In 1654, on top of power and fame, at the age of 27, Christina shocked her subjects and the whole of Europe by abdicating from the Swedish throne, going into exile and soon converting to Catholicism. During 18 months she travelled extensively, greeted as a Queen of Peace with festivities incl. fireworks and operas in Hamburg, Antwerp, Brussels, Innsbruck, Spoleto and other cities. Her final destination was Rome, where Pope Alexander VII welcomed her with magnificent processions.

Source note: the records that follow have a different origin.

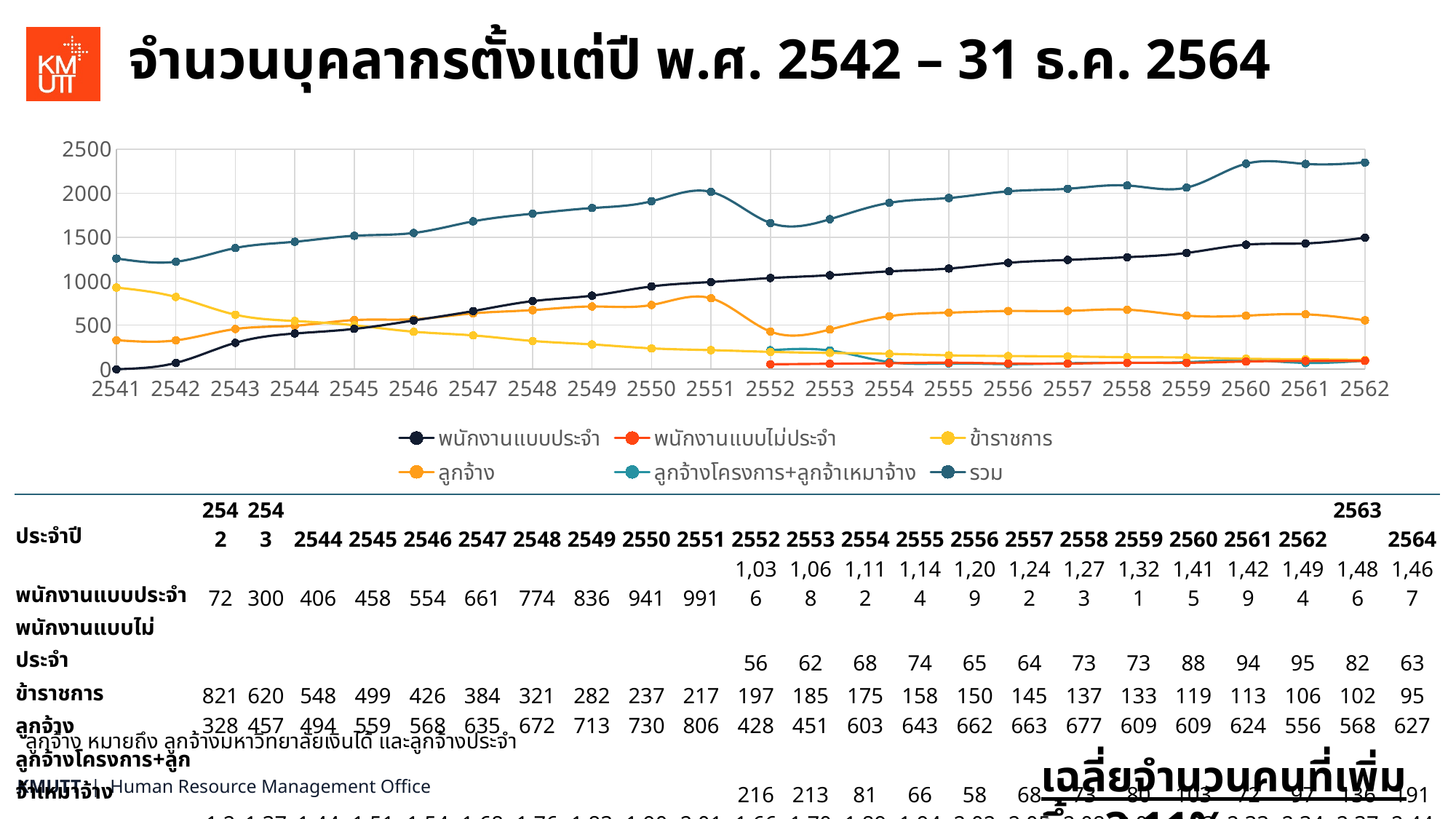
Does the ข้าราชการ series rise or fall from 2541 to 2562? fall Is the value of รวม in 2560 greater or less than 2000? greater What colour is the line for ข้าราชการ in the chart? yellow What kind of chart is shown on the slide? line chart According to the table, what is the value of พนักงานแบบประจำ for 2551? 991 How many series does the chart legend list? 6 In 2542, which is larger: ข้าราชการ or ลูกจ้าง? ข้าราชการ Which series has the highest values across the chart? รวม According to the table, what is the value of ลูกจ้าง for 2551? 806 According to the table, what is the value of ข้าราชการ for 2542? 821 How many years are labelled along the x axis of the chart? 22 Is the value of พนักงานแบบประจำ in 2543 greater or less than 500? less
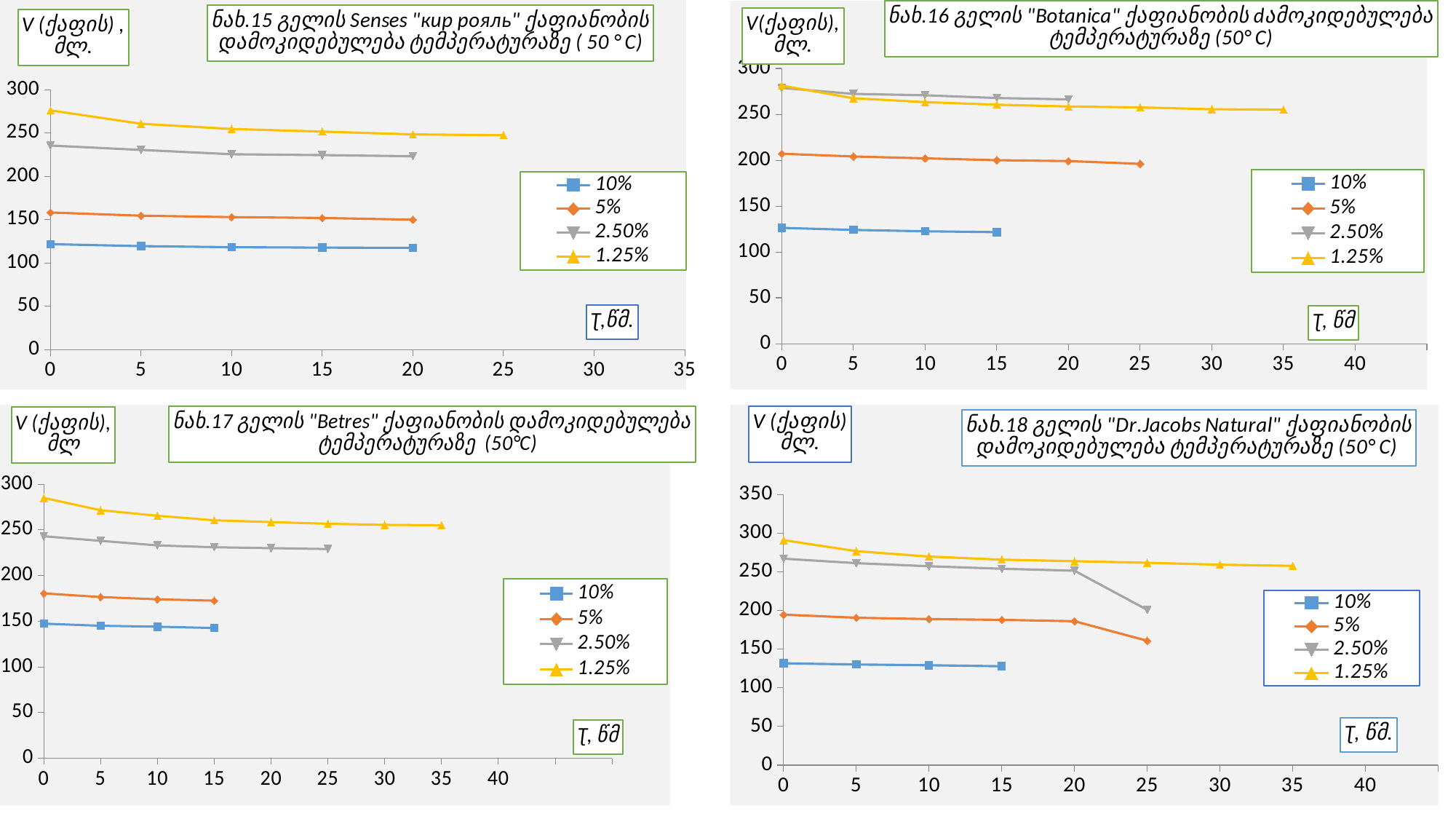
How many series does the legend list on the top-right chart (Botanica)? 4 On the bottom-right chart (Dr.Jacobs Natural), at time 25, which series has the larger value: 1.25% or 5%? 1.25% On the bottom-right chart (Dr.Jacobs Natural), which series has the lowest values? 10% On the top-left chart (Senses "кир рояль"), which series has the highest values? 1.25% How many data points does the 10% series have on the top-right chart (Botanica)? 4 On the bottom-right chart (Dr.Jacobs Natural), do the values of the 2.50% series rise or fall as time increases? fall On the top-left chart (Senses "кир рояль"), is the value of the 10% series at time 0 greater or less than 100? greater How many data points does the 1.25% series have on the bottom-left chart (Betres)? 8 What kind of chart is the top-left chart (Senses "кир рояль")? line chart On the bottom-left chart (Betres), is the value of the 5% series at time 0 greater or less than 200? less On the top-right chart (Botanica), is the value of the 2.50% series at time 0 greater or less than 250? greater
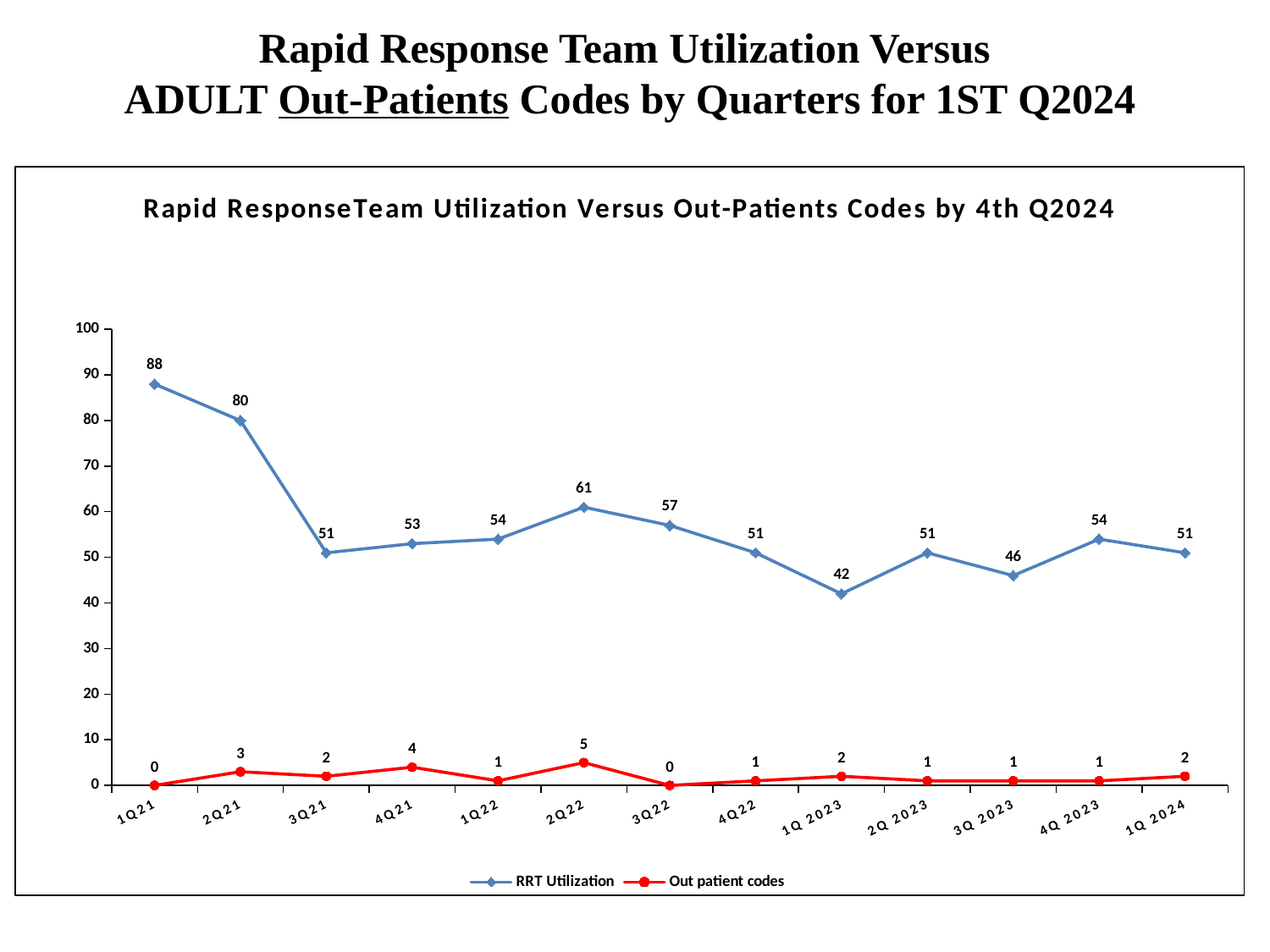
Which quarter has the highest RRT Utilization value? 1Q21 Does the RRT Utilization series rise or fall from 1Q21 to 3Q21? fall What is the difference between the RRT Utilization values for 1Q21 and 2Q21? 8 Which quarter has the lowest RRT Utilization value? 1Q 2023 How many series does the legend list? 2 What is the RRT Utilization value for 1Q 2024? 51 How many quarters are shown on the x axis? 13 Which is larger, the RRT Utilization value for 2Q22 or for 3Q22? 2Q22 Is the RRT Utilization value for 1Q 2023 greater or less than 50? less What kind of chart is shown on the slide? line chart What is the RRT Utilization value for 1Q21? 88 What is the Out patient codes value for 2Q22? 5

The most prominent woman of the 17th century mainly devoted the rest of her life in Rome as an immigrant Queen without land to the arts and sciences, although she still pursued political ambitions, sometimes with controversial consequences. Christina upheld a huge correspondence, founded academies and was a patron of the arts and sciences. Bernini and Corelli dedicated immortal works to her. As the first woman ever, she received a sovereign´s burial in St. Peter´s Basilica upon her death in 1689. Since then, her influence and fascination has never faded. New books about her, both fiction and scientific, appear regularly, even movies and operas

What can citizens of modern Europe learn from this remarkable woman? A century before Diderot and Voltaire she advocated Enlightenment, tolerance, peaceful coexistence and equality. She refused to accept the traditional feminine role of the 17th century and is often considered a prototype of the modern woman. Her courage, complex life and destiny show us how cultural values in the end are stronger than armies. She transcended divisions of nations, languages and religions, embodying European identity and peaceful integration 300 years before the European Union. Christina sets an indisputable example to all citizens of Europe, specially important for the younger generations, as a symbol of culture and peace.